JC knew that combat wasn't his strength, so it didn't surprise him that he never got real courier assignments. To be totally accurate, he never actually put his name up for real courier assignments, figuring he could save someone the trouble of skipping past it. He had tried applying for diplomatic missions, but he never got those either. He suspected it was because he had a tendency to pay attention to what the Force was telling him instead of what people were saying out loud. He thought this gave him a more unclouded understanding of the situation, but it generally annoyed the hell out of planetary officials who expected to be listened to.
He spent a lot of time browsing in the Archives.
***
"Are you moping?" Chris asked.
Lance and Justin were out jumping around the galaxy, and Joey had been off on some planet for weeks in negotiations. JC tried to find things to do - he sometimes gave tours to visiting dignitaries, and he had repainted his quarters, and he practiced a lot - but Chris had a knack for catching him... not moping, negative emotions led to the Dark Side... loitering wistfully. He shook his head.
"Moooo-ping!" Chris accused, jumping around and pointing at him. "Mope mope mope, moper!"
"Something I can do for you?" JC asked.
"Come to the courts tonight! Rendom Silabul's fighting a public with Adi..."
JC sighed. The prospect of watching a public challenge between Masters was not what he needed right now. What he needed was -
"Joey!" Chris said. JC started listening again, confused. "He's on his way back from Pa-what-sko," Chris said. "I guess the negotiations must have gone better than he thought they would."
JC grinned. Maybe he was stuck sitting at the Temple while his friends went out, but at least they came back, and Joey was guaranteed to have tales to tell.
"That's better," Chris said. "It's no good worrying. It's like the proverb says... worry leads to angst. Angst leads to art. Art," he paused dramatically, "Leads to scaffolding."
JC frowned. "It was a very small mural," he said.
"Some people have no appreciation for my brilliance," Chris sighed. "C'mon."
***
They watched the challenge until Joey found them in the stands. At least JC watched... he had the sneaking suspicion that Chris kept looking over at him, although with all the Jedi training in peripheral awareness, there wasn't actually any eye movement he could point to as proof.
It just felt like it, somehow.
"Paleensko was anticlimactic," Joey told them over drinks, after they had watched the two masters duel their way to a flashy stalemate. "The whole situation turned out to be a blow-up over a comment the crown prince had made about the ambassador's wife. Ugh, sometimes I wish celibacy would catch on in the rest of the galaxy."
Chris made a strange face.
"No, I know," Joey said. "Somebody's got to make more Jedi, right? But it would solve a lot of problems."
"Maybe more people should give up conflict," JC said. "Because, really, what's at the root of conflict, but conflict, and."
Joey smiled. "Without conflict, how could we oppose what's wrong?"
"But... opposition supposes a... there are no... war does not -"
"I'm all about the talking," Joey cut him off swiftly. "But mediation isn't for every situation, you know? If the choice is years of strife or a fast battle, well... a guardian of peace is a practitioner of war, right? Didn't your year get that the first day of strat&tat?"
"You padawans," Chris said, jumping into the conversation. "In my day strategy and tactics were separate classes, I'll have you know."
He put on a wise face, asking to be laughed at.
"I guess they hadn't admitted the shortage of teaching masters yet," Joey just said, and Chris's face fell flat as they were all quiet for a moment.
"Too many lost in battle," JC said sourly, pushing away from the table.
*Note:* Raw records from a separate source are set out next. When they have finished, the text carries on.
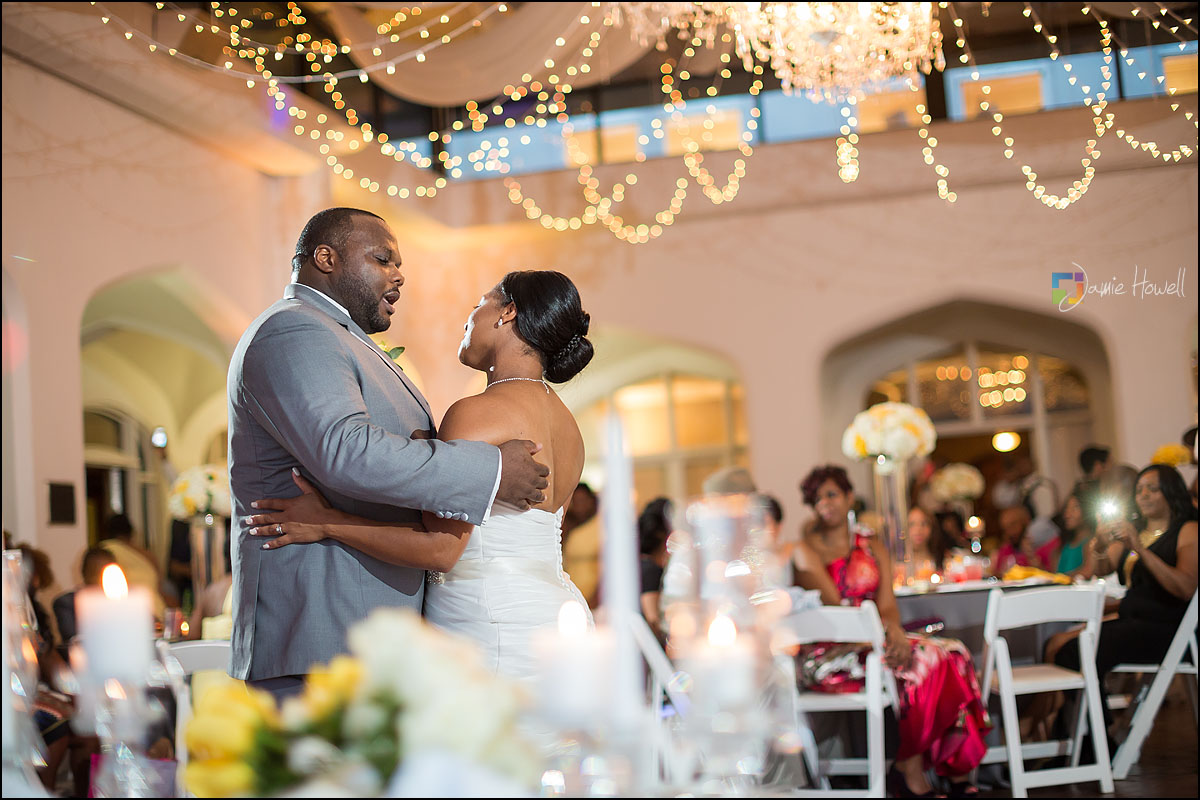 Callanwolde Fine Arts Center Wedding (37)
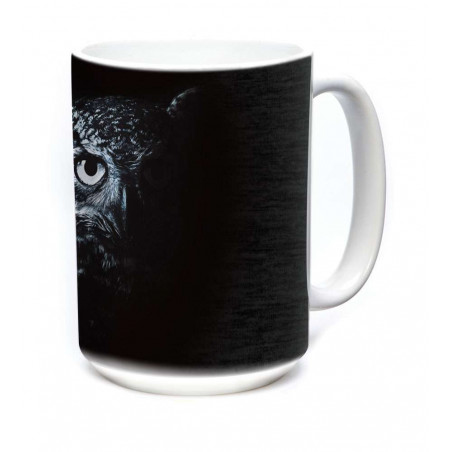Ceramic Mug Shadow Owl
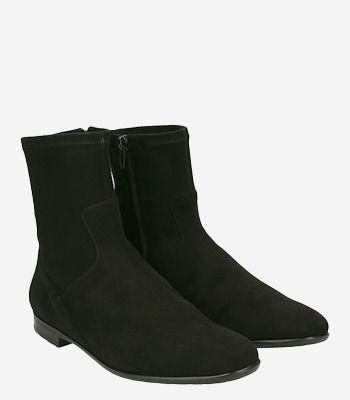 Trumans Women's shoes 8027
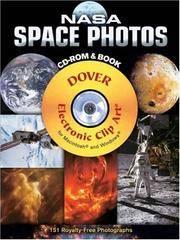 NASA Space Photos CD-ROM and Book (Dover Electronic Clip Art)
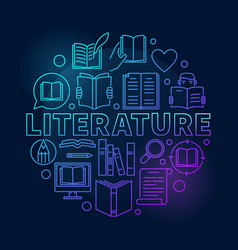 literature round blue vector image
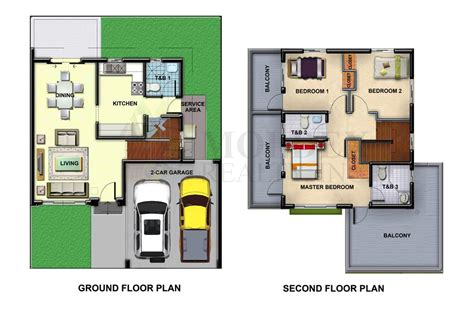 house models plans asian house series moldex new city metrogate san jose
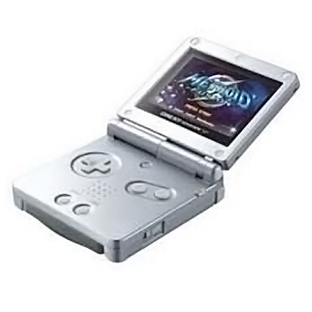 Nintendo gameboy Advance SP серебристый Сверхяркий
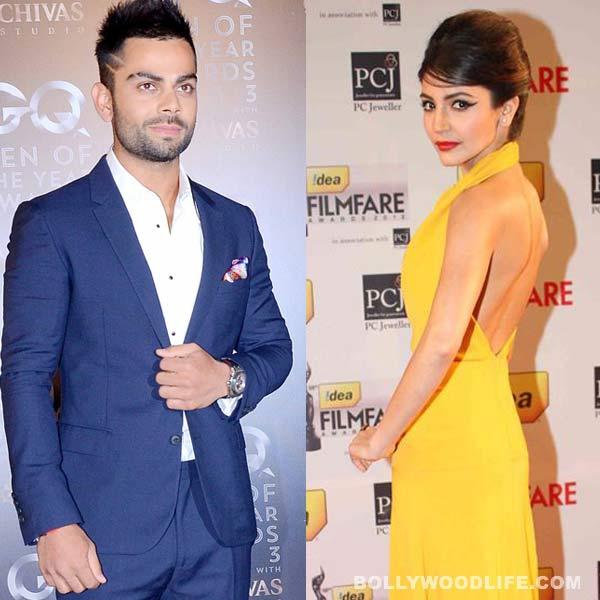 Is Anushka Sharma worried about boyfriend Virat Kohli's performance in the India vs Pakistan match?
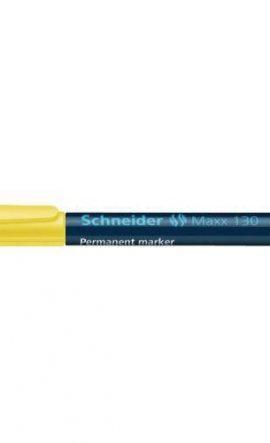 маркер, маркер перманентен, маркер Schneider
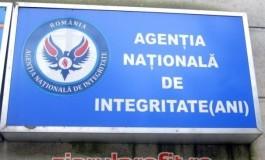Consilier local din Argeş găsit incompatibil de ANI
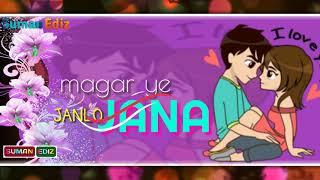 juda-hum-ho-gaye-jana-love-romantic-ringtone-status-2019-suman-ediz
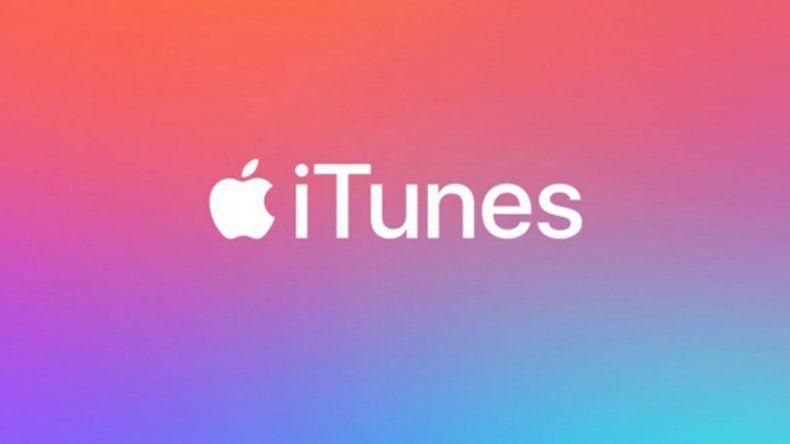 Apple cerró iTunes y le puso fin a la app más odiada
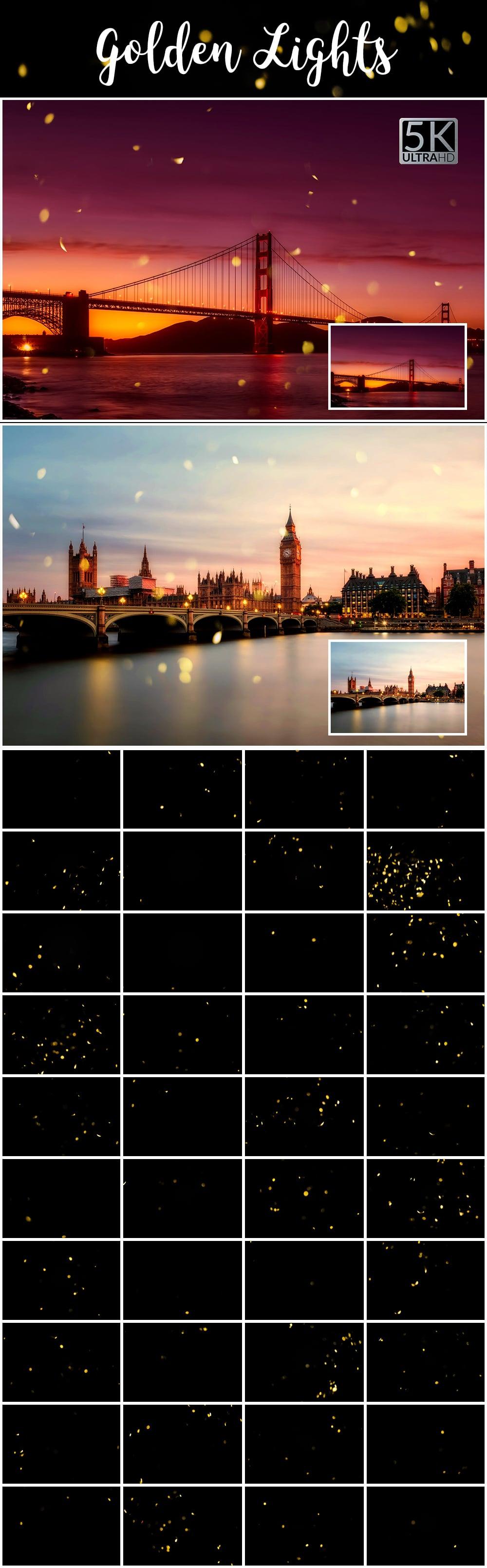 1100 Photoshop Overlays Mega Pack - Extended License - 19 Golden Lights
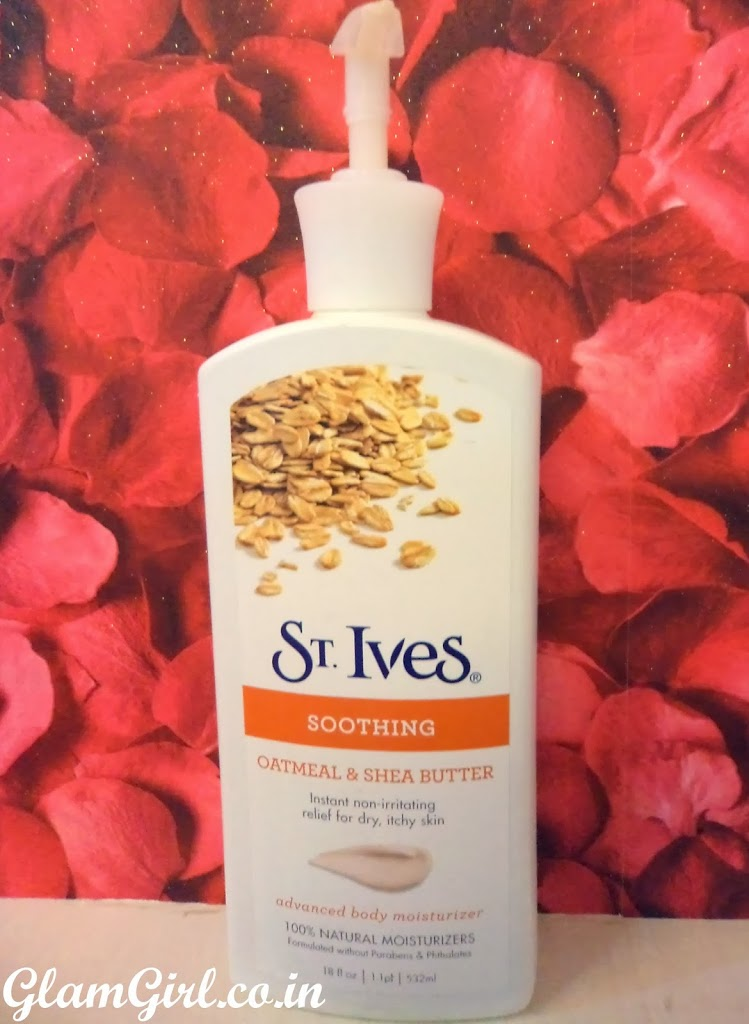 ST. IVES SOOTHING OATMEAL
He nodded a quick farewell and headed for his rooms, feeling their eyes on his back, figuring that as soon as he left Chris would be telling Joey he was out of sorts over his lack of an assignment.
And it wasn't that, not entirely... it was sitting in the stands feeling the eagerness with which his brother Knights had watched the duel. It was that even Joey the diplomat could ask if something had been missing from his training. It was that he wanted his saber work to be elegant, but shied away from the thought of 'deadly'. And, okay, it was that even with a shortage of trained Knights, there didn't seem to be any posting that he could fill.
What kind of Jedi am I? he asked himself, settling down into uneasy meditation.
***
Chris found him in the vine garden transplanting dja cuttings.
"Nurturing your enemies?" he said, settling down on his heels in the dirt besides JC.
JC frowned at him.
"It's polite," he said mildly. "I just took one to pieces - nasty variant, translates to, uh, crimson scourge. Whipped its tendrils around." He made a little demonstrative gesture.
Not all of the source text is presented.